** Start **

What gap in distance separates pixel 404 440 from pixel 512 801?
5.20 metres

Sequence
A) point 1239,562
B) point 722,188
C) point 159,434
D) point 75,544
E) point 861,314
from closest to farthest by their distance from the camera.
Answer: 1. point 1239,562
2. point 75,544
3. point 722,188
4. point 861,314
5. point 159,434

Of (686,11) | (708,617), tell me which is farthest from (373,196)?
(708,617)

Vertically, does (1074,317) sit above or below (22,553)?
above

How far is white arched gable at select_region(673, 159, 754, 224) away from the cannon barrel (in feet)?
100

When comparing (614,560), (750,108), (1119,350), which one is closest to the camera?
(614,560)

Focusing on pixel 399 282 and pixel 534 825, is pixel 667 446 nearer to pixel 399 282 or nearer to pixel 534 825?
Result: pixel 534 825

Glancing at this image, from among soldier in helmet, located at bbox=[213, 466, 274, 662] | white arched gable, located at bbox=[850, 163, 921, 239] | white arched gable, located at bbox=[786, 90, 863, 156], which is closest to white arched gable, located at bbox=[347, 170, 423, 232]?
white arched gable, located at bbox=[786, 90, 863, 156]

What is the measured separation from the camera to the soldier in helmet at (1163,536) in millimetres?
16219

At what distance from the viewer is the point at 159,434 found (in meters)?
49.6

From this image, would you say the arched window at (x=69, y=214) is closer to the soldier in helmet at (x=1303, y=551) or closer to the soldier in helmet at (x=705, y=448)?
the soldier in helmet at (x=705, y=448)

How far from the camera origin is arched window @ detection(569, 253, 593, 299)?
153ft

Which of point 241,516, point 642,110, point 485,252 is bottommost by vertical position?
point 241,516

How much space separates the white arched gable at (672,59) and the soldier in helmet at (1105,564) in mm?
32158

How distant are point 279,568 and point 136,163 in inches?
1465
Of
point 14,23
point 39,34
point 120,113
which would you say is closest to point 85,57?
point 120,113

** End **

### REQUIREMENTS
Can you copy out all the items above again, replacing each "arched window" with "stained-glass window" and leaving everything else as it is?

### TASK SOLUTION
What gap in distance separates pixel 404 440 from pixel 512 801?
5.20 metres

Sequence
A) point 1239,562
B) point 722,188
C) point 159,434
D) point 75,544
E) point 861,314
from closest to farthest by their distance from the camera.
Answer: 1. point 1239,562
2. point 75,544
3. point 722,188
4. point 861,314
5. point 159,434

Of (686,11) | (708,617), tell me which is farthest from (373,196)?
(708,617)

Vertically, does (1074,317) sit above or below (22,553)?
above

How far is white arched gable at select_region(673, 159, 754, 224) away from the cannon barrel (in feet)?
100

When comparing (614,560), (750,108), (1119,350), which one is closest to the camera?
(614,560)

Focusing on pixel 399 282 and pixel 534 825, is pixel 667 446 nearer to pixel 399 282 or nearer to pixel 534 825?
Result: pixel 534 825

Glancing at this image, from among soldier in helmet, located at bbox=[213, 466, 274, 662] | white arched gable, located at bbox=[850, 163, 921, 239] | white arched gable, located at bbox=[786, 90, 863, 156], which is closest to white arched gable, located at bbox=[347, 170, 423, 232]?
white arched gable, located at bbox=[786, 90, 863, 156]

What is the measured separation from the camera to the soldier in helmet at (1163,536) in millimetres?
16219

At what distance from the viewer is the point at 159,434 found (in meters)?
49.6

From this image, would you say the stained-glass window at (x=69, y=214) is closer to the soldier in helmet at (x=1303, y=551) or closer to the soldier in helmet at (x=705, y=448)?
the soldier in helmet at (x=705, y=448)

How far from the camera origin is stained-glass window @ detection(569, 253, 593, 299)?
153ft

Which of point 241,516, point 642,110, point 485,252 is bottommost by vertical position?
point 241,516

How much space separates the white arched gable at (672,59) and the soldier in helmet at (1105,564) in mm?
32158

How distant are point 279,568 and point 136,163 in inches?
1465
Of
point 14,23
point 39,34
point 120,113
which would you say is closest to point 85,57?
point 120,113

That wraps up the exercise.